►

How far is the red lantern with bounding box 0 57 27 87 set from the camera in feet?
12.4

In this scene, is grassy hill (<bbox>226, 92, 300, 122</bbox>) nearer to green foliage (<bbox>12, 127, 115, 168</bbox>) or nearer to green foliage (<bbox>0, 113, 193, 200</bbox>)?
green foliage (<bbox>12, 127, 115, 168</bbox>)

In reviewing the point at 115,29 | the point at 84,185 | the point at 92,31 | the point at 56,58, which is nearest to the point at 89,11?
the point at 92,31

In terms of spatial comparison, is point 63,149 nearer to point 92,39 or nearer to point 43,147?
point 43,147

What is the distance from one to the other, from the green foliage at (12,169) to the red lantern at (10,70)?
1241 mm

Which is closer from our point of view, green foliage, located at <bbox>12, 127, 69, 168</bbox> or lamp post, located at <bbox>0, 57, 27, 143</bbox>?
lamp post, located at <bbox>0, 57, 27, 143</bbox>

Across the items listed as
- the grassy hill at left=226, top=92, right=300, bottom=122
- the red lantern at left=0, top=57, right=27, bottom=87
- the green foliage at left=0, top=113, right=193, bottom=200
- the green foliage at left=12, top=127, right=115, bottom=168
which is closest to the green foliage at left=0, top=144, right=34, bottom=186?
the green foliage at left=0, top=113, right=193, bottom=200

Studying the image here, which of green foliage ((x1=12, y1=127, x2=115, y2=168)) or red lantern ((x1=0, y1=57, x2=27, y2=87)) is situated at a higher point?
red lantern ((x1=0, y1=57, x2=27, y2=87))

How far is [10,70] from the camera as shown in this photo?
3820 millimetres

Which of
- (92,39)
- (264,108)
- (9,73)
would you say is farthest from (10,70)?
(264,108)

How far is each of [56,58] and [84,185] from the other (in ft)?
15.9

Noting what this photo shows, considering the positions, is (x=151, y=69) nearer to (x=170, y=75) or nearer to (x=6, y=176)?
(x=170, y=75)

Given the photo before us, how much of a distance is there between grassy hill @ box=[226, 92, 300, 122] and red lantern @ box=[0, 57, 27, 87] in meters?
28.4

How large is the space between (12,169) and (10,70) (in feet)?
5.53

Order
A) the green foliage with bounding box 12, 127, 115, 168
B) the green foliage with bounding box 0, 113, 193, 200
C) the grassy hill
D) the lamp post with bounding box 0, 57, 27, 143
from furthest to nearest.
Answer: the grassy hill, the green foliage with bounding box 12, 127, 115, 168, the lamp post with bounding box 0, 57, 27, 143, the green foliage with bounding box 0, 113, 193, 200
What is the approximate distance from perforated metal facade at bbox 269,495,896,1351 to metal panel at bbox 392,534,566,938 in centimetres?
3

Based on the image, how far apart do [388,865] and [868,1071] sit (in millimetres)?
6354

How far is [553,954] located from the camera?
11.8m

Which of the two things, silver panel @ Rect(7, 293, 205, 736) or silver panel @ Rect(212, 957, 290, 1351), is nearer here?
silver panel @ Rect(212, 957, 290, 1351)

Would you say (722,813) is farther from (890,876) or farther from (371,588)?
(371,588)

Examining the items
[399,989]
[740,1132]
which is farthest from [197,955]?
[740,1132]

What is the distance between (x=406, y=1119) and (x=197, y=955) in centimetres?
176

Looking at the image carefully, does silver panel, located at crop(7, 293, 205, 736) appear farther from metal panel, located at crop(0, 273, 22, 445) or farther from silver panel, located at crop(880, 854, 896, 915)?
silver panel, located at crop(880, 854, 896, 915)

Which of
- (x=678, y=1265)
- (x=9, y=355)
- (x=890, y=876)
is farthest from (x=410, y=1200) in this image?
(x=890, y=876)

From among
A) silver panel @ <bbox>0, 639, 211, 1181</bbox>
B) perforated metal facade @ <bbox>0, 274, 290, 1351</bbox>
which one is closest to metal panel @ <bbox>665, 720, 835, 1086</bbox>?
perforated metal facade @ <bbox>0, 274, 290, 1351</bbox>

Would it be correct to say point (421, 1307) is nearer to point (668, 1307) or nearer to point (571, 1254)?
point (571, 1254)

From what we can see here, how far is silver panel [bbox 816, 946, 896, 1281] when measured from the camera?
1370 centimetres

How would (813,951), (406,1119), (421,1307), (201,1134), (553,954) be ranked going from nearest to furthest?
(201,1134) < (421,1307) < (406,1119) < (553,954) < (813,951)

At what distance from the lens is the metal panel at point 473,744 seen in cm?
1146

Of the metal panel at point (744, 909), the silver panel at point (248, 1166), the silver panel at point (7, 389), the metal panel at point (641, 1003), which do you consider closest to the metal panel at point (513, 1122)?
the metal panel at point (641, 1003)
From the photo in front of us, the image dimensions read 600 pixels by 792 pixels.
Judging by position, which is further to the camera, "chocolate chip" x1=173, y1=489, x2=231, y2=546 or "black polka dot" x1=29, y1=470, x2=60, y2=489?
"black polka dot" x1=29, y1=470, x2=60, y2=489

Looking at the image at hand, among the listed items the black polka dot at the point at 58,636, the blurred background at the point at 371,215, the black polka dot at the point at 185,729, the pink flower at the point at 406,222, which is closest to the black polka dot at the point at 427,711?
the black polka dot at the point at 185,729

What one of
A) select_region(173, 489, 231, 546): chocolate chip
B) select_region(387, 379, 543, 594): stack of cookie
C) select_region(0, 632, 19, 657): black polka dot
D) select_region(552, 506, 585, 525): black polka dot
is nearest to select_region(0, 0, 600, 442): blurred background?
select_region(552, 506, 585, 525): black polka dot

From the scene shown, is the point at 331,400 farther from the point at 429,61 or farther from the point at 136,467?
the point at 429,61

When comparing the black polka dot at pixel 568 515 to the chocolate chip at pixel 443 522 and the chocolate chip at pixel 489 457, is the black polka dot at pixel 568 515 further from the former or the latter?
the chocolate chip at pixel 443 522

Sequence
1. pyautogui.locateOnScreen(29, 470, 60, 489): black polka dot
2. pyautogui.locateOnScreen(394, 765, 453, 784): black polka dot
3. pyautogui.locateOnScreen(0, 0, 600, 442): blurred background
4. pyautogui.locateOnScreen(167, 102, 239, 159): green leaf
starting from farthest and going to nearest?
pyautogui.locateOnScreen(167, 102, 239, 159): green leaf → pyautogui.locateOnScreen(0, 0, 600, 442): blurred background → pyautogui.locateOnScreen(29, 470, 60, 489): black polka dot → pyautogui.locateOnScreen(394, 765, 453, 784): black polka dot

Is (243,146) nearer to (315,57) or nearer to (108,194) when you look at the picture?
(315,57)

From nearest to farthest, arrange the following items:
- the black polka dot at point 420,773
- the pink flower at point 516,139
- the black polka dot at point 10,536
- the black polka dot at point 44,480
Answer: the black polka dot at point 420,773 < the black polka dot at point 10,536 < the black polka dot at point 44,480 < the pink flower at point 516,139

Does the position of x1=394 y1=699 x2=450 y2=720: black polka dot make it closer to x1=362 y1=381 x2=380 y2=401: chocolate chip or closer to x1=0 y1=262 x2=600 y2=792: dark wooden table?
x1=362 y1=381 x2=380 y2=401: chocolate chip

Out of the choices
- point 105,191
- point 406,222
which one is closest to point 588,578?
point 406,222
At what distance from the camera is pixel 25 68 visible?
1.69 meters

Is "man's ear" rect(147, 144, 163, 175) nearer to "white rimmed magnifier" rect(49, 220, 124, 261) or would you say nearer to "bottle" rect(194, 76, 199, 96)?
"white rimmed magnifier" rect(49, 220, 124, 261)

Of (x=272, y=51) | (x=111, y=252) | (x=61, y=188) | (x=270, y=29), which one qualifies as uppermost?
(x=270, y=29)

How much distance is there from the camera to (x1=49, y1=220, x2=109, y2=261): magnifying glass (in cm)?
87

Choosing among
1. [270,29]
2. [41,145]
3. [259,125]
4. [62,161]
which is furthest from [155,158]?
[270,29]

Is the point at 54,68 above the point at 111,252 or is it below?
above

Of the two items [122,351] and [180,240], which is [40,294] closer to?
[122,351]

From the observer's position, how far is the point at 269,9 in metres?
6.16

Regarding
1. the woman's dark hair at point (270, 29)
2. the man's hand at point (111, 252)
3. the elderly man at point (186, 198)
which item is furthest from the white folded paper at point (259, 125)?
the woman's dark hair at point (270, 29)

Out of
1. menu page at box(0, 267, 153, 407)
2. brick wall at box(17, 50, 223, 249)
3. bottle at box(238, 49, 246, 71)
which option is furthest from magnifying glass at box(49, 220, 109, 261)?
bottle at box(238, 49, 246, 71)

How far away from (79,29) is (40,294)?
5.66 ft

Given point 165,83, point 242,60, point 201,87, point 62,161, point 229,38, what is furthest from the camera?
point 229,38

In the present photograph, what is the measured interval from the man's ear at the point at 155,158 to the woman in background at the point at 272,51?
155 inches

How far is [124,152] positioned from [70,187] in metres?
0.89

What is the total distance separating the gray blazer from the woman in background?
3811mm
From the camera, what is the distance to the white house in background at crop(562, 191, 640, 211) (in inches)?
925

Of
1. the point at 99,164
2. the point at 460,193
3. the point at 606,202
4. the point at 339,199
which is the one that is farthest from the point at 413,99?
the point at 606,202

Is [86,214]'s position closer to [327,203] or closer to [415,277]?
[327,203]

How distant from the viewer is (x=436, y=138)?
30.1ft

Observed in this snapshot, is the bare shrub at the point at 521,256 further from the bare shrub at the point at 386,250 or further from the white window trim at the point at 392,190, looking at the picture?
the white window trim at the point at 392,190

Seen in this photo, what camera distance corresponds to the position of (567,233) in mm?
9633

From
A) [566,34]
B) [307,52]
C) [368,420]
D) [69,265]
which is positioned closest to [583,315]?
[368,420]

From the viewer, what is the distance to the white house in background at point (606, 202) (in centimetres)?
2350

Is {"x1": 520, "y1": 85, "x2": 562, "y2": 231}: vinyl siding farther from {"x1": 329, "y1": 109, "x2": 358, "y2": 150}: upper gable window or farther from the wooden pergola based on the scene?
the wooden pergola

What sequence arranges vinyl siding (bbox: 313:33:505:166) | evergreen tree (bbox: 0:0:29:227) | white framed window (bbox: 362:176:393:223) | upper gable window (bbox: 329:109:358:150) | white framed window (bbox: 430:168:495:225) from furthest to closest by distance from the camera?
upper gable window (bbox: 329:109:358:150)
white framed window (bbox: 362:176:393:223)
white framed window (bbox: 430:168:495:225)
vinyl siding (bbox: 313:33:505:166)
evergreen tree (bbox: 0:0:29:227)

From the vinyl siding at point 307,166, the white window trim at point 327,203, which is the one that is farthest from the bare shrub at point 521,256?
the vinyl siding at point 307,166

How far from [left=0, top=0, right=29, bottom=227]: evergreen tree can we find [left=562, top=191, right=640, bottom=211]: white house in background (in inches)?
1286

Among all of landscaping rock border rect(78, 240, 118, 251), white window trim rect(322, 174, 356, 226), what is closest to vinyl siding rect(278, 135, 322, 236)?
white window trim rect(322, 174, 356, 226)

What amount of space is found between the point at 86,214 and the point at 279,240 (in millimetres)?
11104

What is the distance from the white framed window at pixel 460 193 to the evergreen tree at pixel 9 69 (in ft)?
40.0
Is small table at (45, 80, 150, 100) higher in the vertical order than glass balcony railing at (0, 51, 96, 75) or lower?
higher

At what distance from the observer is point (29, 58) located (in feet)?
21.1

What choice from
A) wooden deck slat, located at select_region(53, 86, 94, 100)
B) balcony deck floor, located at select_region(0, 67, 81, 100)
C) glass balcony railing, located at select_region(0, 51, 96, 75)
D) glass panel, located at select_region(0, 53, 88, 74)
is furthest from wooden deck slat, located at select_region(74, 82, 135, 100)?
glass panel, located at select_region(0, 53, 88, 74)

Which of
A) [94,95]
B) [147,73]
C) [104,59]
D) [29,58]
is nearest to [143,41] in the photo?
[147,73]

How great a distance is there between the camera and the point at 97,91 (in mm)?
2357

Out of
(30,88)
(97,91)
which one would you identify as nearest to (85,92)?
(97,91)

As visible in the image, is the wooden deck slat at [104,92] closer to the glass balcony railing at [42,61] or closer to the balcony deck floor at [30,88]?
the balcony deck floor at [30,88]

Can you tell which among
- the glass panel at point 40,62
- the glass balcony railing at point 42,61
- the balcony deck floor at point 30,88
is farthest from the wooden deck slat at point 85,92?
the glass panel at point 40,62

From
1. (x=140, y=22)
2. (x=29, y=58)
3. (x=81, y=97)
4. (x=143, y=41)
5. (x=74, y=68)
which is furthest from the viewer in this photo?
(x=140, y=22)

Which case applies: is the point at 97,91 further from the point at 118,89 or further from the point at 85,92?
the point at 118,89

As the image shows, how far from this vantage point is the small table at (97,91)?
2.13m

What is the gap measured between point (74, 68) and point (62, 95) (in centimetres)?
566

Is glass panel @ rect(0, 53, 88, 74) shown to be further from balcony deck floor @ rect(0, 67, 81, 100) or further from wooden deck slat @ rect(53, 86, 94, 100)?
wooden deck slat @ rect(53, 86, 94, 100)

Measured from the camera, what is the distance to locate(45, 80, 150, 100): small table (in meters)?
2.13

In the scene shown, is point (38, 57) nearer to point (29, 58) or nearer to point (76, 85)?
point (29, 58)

◄

What the task requires:
Rewrite everything from the line containing "Which case applies: is" down to the end of the records, swapping "further" for "farther" and leaving all else as it stands.

Final answer:
Which case applies: is the point at 97,91 farther from the point at 118,89 or farther from the point at 85,92?
the point at 118,89

As the image shows, how far from this vantage point is the small table at (97,91)?
2.13m

What is the gap measured between point (74, 68) and point (62, 95) (in centimetres)?
566

Is glass panel @ rect(0, 53, 88, 74) shown to be farther from balcony deck floor @ rect(0, 67, 81, 100) or farther from wooden deck slat @ rect(53, 86, 94, 100)?
wooden deck slat @ rect(53, 86, 94, 100)

Measured from the camera, what is the distance to locate(45, 80, 150, 100): small table (in meters)?
2.13

In the scene shown, is point (38, 57) nearer to point (29, 58) or nearer to point (76, 85)?
point (29, 58)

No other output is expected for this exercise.